-- start of Supplied records --

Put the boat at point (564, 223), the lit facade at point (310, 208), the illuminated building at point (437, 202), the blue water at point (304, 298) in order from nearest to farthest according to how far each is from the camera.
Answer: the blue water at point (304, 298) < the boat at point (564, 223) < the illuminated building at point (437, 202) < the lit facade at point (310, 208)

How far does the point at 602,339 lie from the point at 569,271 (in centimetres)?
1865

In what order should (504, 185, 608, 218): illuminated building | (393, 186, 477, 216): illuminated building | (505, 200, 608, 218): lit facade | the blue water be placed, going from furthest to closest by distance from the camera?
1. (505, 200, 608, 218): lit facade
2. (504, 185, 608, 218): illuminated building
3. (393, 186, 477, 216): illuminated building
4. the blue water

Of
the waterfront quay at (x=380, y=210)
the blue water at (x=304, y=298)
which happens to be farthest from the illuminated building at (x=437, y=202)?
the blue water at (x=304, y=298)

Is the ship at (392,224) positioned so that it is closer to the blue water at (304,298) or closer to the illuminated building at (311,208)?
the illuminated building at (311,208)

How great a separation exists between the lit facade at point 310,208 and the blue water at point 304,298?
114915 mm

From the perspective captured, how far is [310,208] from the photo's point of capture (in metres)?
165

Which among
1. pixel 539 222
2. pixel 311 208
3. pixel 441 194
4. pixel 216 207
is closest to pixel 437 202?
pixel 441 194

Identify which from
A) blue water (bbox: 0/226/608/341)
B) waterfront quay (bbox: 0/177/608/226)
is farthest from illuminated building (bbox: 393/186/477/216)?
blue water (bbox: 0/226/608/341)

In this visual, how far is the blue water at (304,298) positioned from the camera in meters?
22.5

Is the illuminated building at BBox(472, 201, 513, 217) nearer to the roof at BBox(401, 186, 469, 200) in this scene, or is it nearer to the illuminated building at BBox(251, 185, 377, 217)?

-- end of Supplied records --

Rewrite the stretch from the line containing "In this visual, how" through the end of the items, changing "roof" to "rooftop" and leaving all else as it is.

In this visual, how far is the blue water at (304,298) positioned from the camera in meters?
22.5

Is the illuminated building at BBox(472, 201, 513, 217) nearer to the rooftop at BBox(401, 186, 469, 200) in this scene, or is it nearer to the illuminated building at BBox(251, 185, 377, 217)?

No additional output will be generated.